Sunday, August 07, 2005

Iraq Stock Exchange

Brokers trading stocks on the Iraq Stock Exchange (ISX) Trade Floor

With all the violence that has been going on in Iraq, there are a few positive developments that have gone on behind the scenes and have not been widely reported. One of these is the Iraq Stock Exchange (ISX), which has been open for just over a year now, and currently trades shares in over seventy publicly traded Iraqi companies: hotels, construction companies, banks, soft drink bottlers, textiles, pharmaceuticals, transportation, insurance, and real estate companies among others.

The ISX opened for its first trading day on June 24, 2004 with only 15 listed companies, and by December had grown to 78 listed companies. Over the past year, they have undertaken a number of modernization steps, including a project to computerize many of the manual processes running the trade floor, and a recent move to allow brokers to set their own commissions. The Iraq Stock Exchange (ISX) is based on a similar model as the New York Stock Exchange (NYSE): a non-profit entity, owned by its members, and which uses the "open-outcry" system with human traders executing all trades. Perhaps the most interesting difference between the ISX and the NYSE: the NYSE is largely a male bastion, while an overwhelming majority of the ISX's staff are women.
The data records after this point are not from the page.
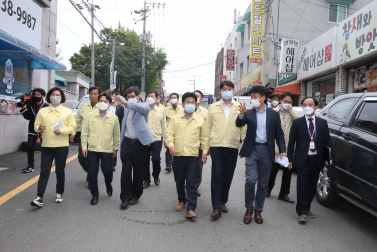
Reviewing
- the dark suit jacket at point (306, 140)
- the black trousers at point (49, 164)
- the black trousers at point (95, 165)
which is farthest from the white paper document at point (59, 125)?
the dark suit jacket at point (306, 140)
A stock exchange is the great liberator of a free-market economy, the one thing that brings business ownership down to the people. With a stock exchange, any ordinary citizen can own a piece of a company. Here in the United States, millions of ordinary American workers are also corporate shareholders, either directly through stock ownership, or indirectly through mutual funds or pension funds. With the presence of the ISX this becomes possible in Iraq also.

A stock exchange is also an enabler of small entrepreneurs who want to raise investment capital to expand their companies. Rather than having to seek out investors on his own, an entrepreneur may take his company public and sell shares on the open market through an Initial Public Offering (IPO), thereby bringing in valuable investment capital that allows his company to grow. For a fledgling economy like post-Saddam Iraq, one important detail is that investment capital can also come from outside the country: a stock exchange enables foreign entities to directly inject money into the economy, buying shares of domestic companies, and enabling more rapid growth than might otherwise be possible.

For good reason, the launch of the Iraq Stock Exchange has happened with very little fanfare over the past year: with terrorists in Iraq attacking anything they view as a harbinger of modernization or Americanization, something as important as a national stock exchange would make an important target. So, the ISX operates in a nondescript building in Baghdad, and keeps a low profile. But, in the coming few years, this institution will likely become more and more important to Iraq's growth and economic success.

A few weeks ago, I wrote a post called Why I am Bullish on Iraq. Despite all the violence in Iraq, and all the problems, it is developments like the ISX that keep me feeling bullish on Iraq's long-term future.